Das Mädchen, das diesmal tot ist, hat ganz gewiß nicht sterben, sondern überleben wollen. So wird denn darum gestritten, ob dieses Mädchen wirklich sterben mußte. »Uns blieb keine andere Wahl«, heißt es: Durch Maßnahmen der Exekutive (in diesem Fall also durch Unterlassung von Schieß-Maßnahmen) dürfe keineswegs der Eindruck entstehen. »daß Gewaltverbrechen unverfolgt bleiben könnten«.
Auch wird vorgebracht, daß jenes Verbrechen, gelegentlich dessen das Mädchen zu Tode kam, immerhin mit einer für die Bundesrepublik beispiellosen Kaltblütigkeit versucht worden sei.
Sind jedoch Verbrecher. deren Tatplan die Geiselnahme als Voraussetzung für den Erfolg enthält, kaltblütig?
Verbrecher, die als Voraussetzung für den Erfolg ihres Tatplans eine Geiselnahme einsetzen, belasten sich, ob sie nun die Entlassung oder Tötung der Geiseln zu gegebener Zeit einplanen, mit einer Hypothek. die sie nicht kaltblütig. sondern wirren Sinns riskieren.
Gewalt bedroht, in der Reihenfolge des Ranges vom geringsten zum höchsten Wert, das Eigentum. die Freiheit und das Leben (- auch darüber kann gestritten werden: ob nicht die Freiheit über das Leben zu stellen sei; doch wir meinen, daß es nur wenigen gegönnt ist, die eigene Person -- bewußt -- der Freiheit zu opfern).
Gewalt bedroht uns, die Mehrheit in ihrer Beschränkung, vor allem dadurch, daß sie uns in die Versuchung zu einer Gegengewalt führt. die weit über die uns angedrohte Gewalt hinausgeht.
Die Androhung von Gewalt führt uns mitten in die Versuchung -- und fast unwiderstehlich -- in die Gefahr hinein, noch gewalttätiger zu reagieren, als wir gewalttätig angegriffen werden.
Genau in diesem Punkt jedoch versagen wir: werden wir mitschuldig an der Gewalt, weil diese uns zu allem zu ermächtigen scheint.
Gewalt, so hätten wir zu bekennen, ist nicht nur im Attentäter, der uns bedroht: Gewalt lauert auch in uns selbst, den vom Attentat Bedrohten. In München drängten sich Tausende um den Tatort drohender und zur Antwort drängend bereiter, überschießender Gewalt.
Nicht allein die Polizeibeamten. wir alle haben geschossen Wir alle, die Mehrheit. meinen, daß die Gegengewalt die Gewalt übertreffen darf. Polizeibeamte haben ein Kraftfahrzeug durchlöchert, in dem ein Toter und eine Todgeweihte saßen. Nicht Kaltblütigkeit, sondern Panik reagierte auf den Angriff der panischen Gewalt.

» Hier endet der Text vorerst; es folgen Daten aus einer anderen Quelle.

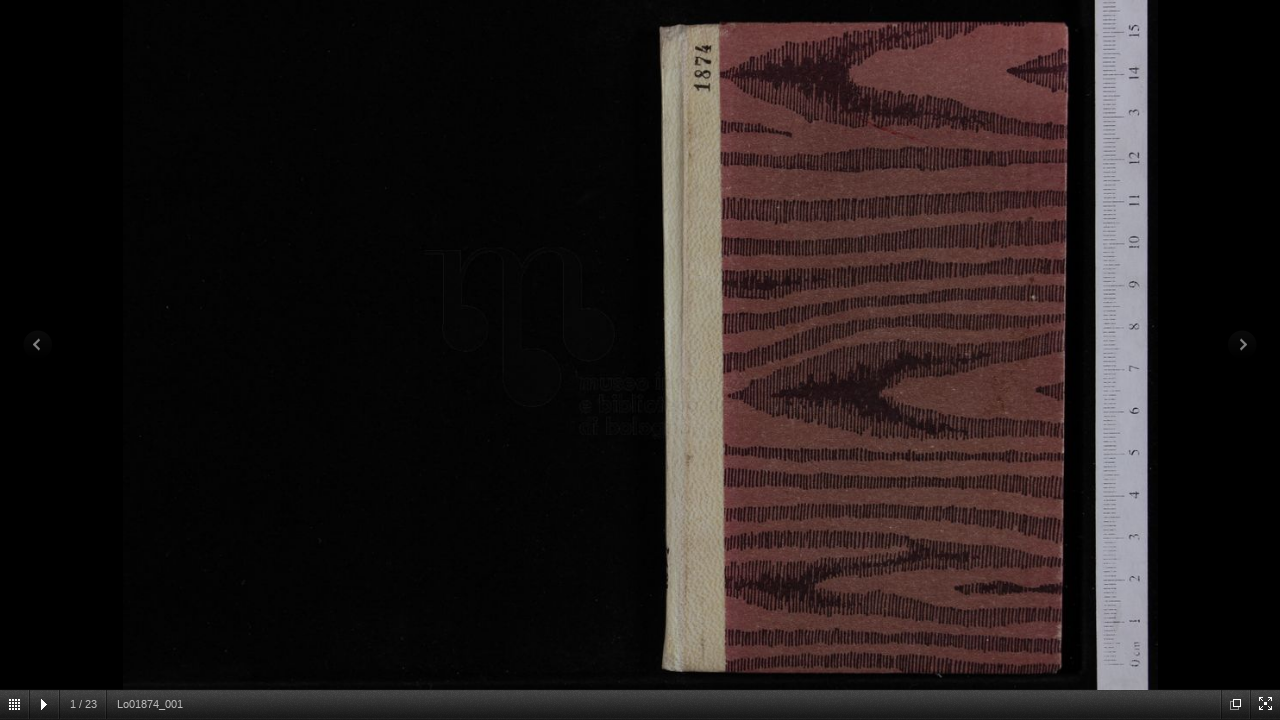

--- FILE ---
content_type: text/html
request_url: http://www.bibliotecamusica.it/cmbm/viewschedatwbca.asp?path=/cmbm/images/ripro/libretti/01/Lo01874/
body_size: 5902
content:

<!DOCTYPE HTML PUBLIC "-//W3C//DTD HTML 4.0 Transitional//EN">
<HTML>
<HEAD>
<META HTTP-EQUIV="Content-Type" CONTENT="text/html;charset=UTF-8">
<meta http-equiv="X-UA-Compatible" content="IE=8"/>

<TITLE>Museo internazionale e biblioteca della musica - Catalogo Gaspari</TITLE>

<link rel="stylesheet" href="/cmbm/css/stilecat.css">
<link rel="stylesheet" href="/cmbm/galleria/themes/twelve/galleria.twelve.css">

        <script src="http://ajax.googleapis.com/ajax/libs/jquery/1/jquery.min.js"></script>
        <script src="/cmbm/galleria/galleria-1.2.8.min.js"></script>
        <style>

        /* Mibm styles */
            html,body{background:#eee;margin:0;}
            .content{color:#777;font:12px/1.4 "helvetica neue",arial,sans-serif;width:100%;margin:0px auto;}
            h1{font-size:12px;font-weight:normal;color:#222;margin:0;}
            p{margin:0 0 0px}
            a {color:#22BCB9;text-decoration:none;}
            .cred{margin-top:20px;font-size:11px;}
            
            /* This rule is read by Galleria to define the gallery height: */
            #galleria{height:100%;}
            

        </style>

 <!-- load jQuery -->
        <script src="http://ajax.googleapis.com/ajax/libs/jquery/1/jquery.js"></script>
        
        <!-- load Galleria -->
        <script src="/cmbm/galleria/galleria-1.2.8.min.js"></script>
<script>


Galleria.configure({
  	imageCrop: false,
	maxScaleRatio: 1,
	imagePan: true,
	thumbCrop: false,
	fullscreenCrop: true  
});

Galleria.ready(function() {
    this.bind('thumbnail', function(e) {
    var desc = this.getData( e.index ).description;
    if (desc) {
        this.bindTooltip( e.thumbTarget, desc );
    }
});
});

</script>

</HEAD>
<body topmargin="0" leftmargin="0" marginwidth="0" marginheight="0" bgcolor="#F2F2F2">
  <div class="content">
  <div id="galleria">
  <a href=/cmbm/images/ripro/libretti/01/Lo01874/Lo01874_001.jpg><img alt=Lo01874_001 src=/cmbm/images/ripro/libretti/01/Lo01874/thumbs/Lo01874_001_t.jpg></a><a href=/cmbm/images/ripro/libretti/01/Lo01874/Lo01874_002.jpg><img alt=Lo01874_002 src=/cmbm/images/ripro/libretti/01/Lo01874/thumbs/Lo01874_002_t.jpg></a><a href=/cmbm/images/ripro/libretti/01/Lo01874/Lo01874_003.jpg><img alt=Lo01874_003 src=/cmbm/images/ripro/libretti/01/Lo01874/thumbs/Lo01874_003_t.jpg></a><a href=/cmbm/images/ripro/libretti/01/Lo01874/Lo01874_004.jpg><img alt=Lo01874_004 src=/cmbm/images/ripro/libretti/01/Lo01874/thumbs/Lo01874_004_t.jpg></a><a href=/cmbm/images/ripro/libretti/01/Lo01874/Lo01874_005.jpg><img alt=Lo01874_005 src=/cmbm/images/ripro/libretti/01/Lo01874/thumbs/Lo01874_005_t.jpg></a><a href=/cmbm/images/ripro/libretti/01/Lo01874/Lo01874_006.jpg><img alt=Lo01874_006 src=/cmbm/images/ripro/libretti/01/Lo01874/thumbs/Lo01874_006_t.jpg></a><a href=/cmbm/images/ripro/libretti/01/Lo01874/Lo01874_007.jpg><img alt=Lo01874_007 src=/cmbm/images/ripro/libretti/01/Lo01874/thumbs/Lo01874_007_t.jpg></a><a href=/cmbm/images/ripro/libretti/01/Lo01874/Lo01874_008.jpg><img alt=Lo01874_008 src=/cmbm/images/ripro/libretti/01/Lo01874/thumbs/Lo01874_008_t.jpg></a><a href=/cmbm/images/ripro/libretti/01/Lo01874/Lo01874_009.jpg><img alt=Lo01874_009 src=/cmbm/images/ripro/libretti/01/Lo01874/thumbs/Lo01874_009_t.jpg></a><a href=/cmbm/images/ripro/libretti/01/Lo01874/Lo01874_010.jpg><img alt=Lo01874_010 src=/cmbm/images/ripro/libretti/01/Lo01874/thumbs/Lo01874_010_t.jpg></a><a href=/cmbm/images/ripro/libretti/01/Lo01874/Lo01874_011.jpg><img alt=Lo01874_011 src=/cmbm/images/ripro/libretti/01/Lo01874/thumbs/Lo01874_011_t.jpg></a><a href=/cmbm/images/ripro/libretti/01/Lo01874/Lo01874_012.jpg><img alt=Lo01874_012 src=/cmbm/images/ripro/libretti/01/Lo01874/thumbs/Lo01874_012_t.jpg></a><a href=/cmbm/images/ripro/libretti/01/Lo01874/Lo01874_013.jpg><img alt=Lo01874_013 src=/cmbm/images/ripro/libretti/01/Lo01874/thumbs/Lo01874_013_t.jpg></a><a href=/cmbm/images/ripro/libretti/01/Lo01874/Lo01874_014.jpg><img alt=Lo01874_014 src=/cmbm/images/ripro/libretti/01/Lo01874/thumbs/Lo01874_014_t.jpg></a><a href=/cmbm/images/ripro/libretti/01/Lo01874/Lo01874_015.jpg><img alt=Lo01874_015 src=/cmbm/images/ripro/libretti/01/Lo01874/thumbs/Lo01874_015_t.jpg></a><a href=/cmbm/images/ripro/libretti/01/Lo01874/Lo01874_016.jpg><img alt=Lo01874_016 src=/cmbm/images/ripro/libretti/01/Lo01874/thumbs/Lo01874_016_t.jpg></a><a href=/cmbm/images/ripro/libretti/01/Lo01874/Lo01874_017.jpg><img alt=Lo01874_017 src=/cmbm/images/ripro/libretti/01/Lo01874/thumbs/Lo01874_017_t.jpg></a><a href=/cmbm/images/ripro/libretti/01/Lo01874/Lo01874_018.jpg><img alt=Lo01874_018 src=/cmbm/images/ripro/libretti/01/Lo01874/thumbs/Lo01874_018_t.jpg></a><a href=/cmbm/images/ripro/libretti/01/Lo01874/Lo01874_019.jpg><img alt=Lo01874_019 src=/cmbm/images/ripro/libretti/01/Lo01874/thumbs/Lo01874_019_t.jpg></a><a href=/cmbm/images/ripro/libretti/01/Lo01874/Lo01874_020.jpg><img alt=Lo01874_020 src=/cmbm/images/ripro/libretti/01/Lo01874/thumbs/Lo01874_020_t.jpg></a><a href=/cmbm/images/ripro/libretti/01/Lo01874/Lo01874_021.jpg><img alt=Lo01874_021 src=/cmbm/images/ripro/libretti/01/Lo01874/thumbs/Lo01874_021_t.jpg></a><a href=/cmbm/images/ripro/libretti/01/Lo01874/Lo01874_022.jpg><img alt=Lo01874_022 src=/cmbm/images/ripro/libretti/01/Lo01874/thumbs/Lo01874_022_t.jpg></a><a href=/cmbm/images/ripro/libretti/01/Lo01874/Lo01874_023.jpg><img alt=Lo01874_023 src=/cmbm/images/ripro/libretti/01/Lo01874/thumbs/Lo01874_023_t.jpg></a> 
        </div>
        
    </div>
		<script>

    // Load the classic theme
    Galleria.loadTheme('/cmbm/galleria/themes/twelve/galleria.twelve.min.js');
    
    // Initialize Galleria
    $('#galleria').galleria({ debug: false });

Galleria.ready(function(options) {	
this.bind('fullscreen_enter',function(){
    this.setOptions( 'imagePan', 'true' ).refreshImage();
});
});


    </script>

<p>
</body>
</HTML>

Der Bundespräsident. er mag unserer sein und nicht ihrer, doch er ist unser Bundespräsident (und wir alle unterwerfen uns doch den demokratischen Regeln), hat 1968, als Dutschke zerschossen und aus dem »langen Marsch« geworfen wurde, davon gesprochen, »daß in der Hand mit dem ausgestreckten Zeigefinger zugleich drei andere Finger auf ihn (den mit dem Zeigefinger Richtenden) selbst zurückweisen« --
Nun richten wir also den Zeigefinger wider die Gewalt, auch auf jene der Banküberfälle vom nächsten Tage, sogar in Ostfriesland. Vor dem Mädchen, das ganz gewiß nicht sterben, sondern überleben wollte. starb ein anderes Mädchen, das zu wissen wähnte, daß es -- gegebenenfalls -- nicht überleben, sondern sterben wollte. Ober dieses Mädchen hat ein Psychologe in einer Sonntagszeitung. sein Name ist sowenig bedeutsam wie der des Blattes, dem seine Meinung genehm war, anhand von drei Photos psychogrammatische Erkenntnisse geäußert. Da hieß es, auf der Basis von drei Photos (und allein die Münchner »Abendzeitung« schrie deswegen vergeblich auf): »Besonders typisch (für eine »vitale und kämpferische Persönlichkeit") der stark ausgebildete Unterkiefer und die vorstehenden Jochbeine. Die in verschiedene Richtungen blickenden Augen verraten zwiespältige. schizoide Züge.«
Den Psychologen und seine Sonntagszeitung (Sonntag ...) hat kein Aufschrei der Gemeinschaft hinweggefegt, in deren Namen Recht gesprochen und gegebenenfalls geschossen wird.
Wir alle, und nicht nur Polizeibeamte oder Kriminelle (mit dem Rücken zur Wand), haben in München das Mädchen Ingrid Reppel, 19, erschossen.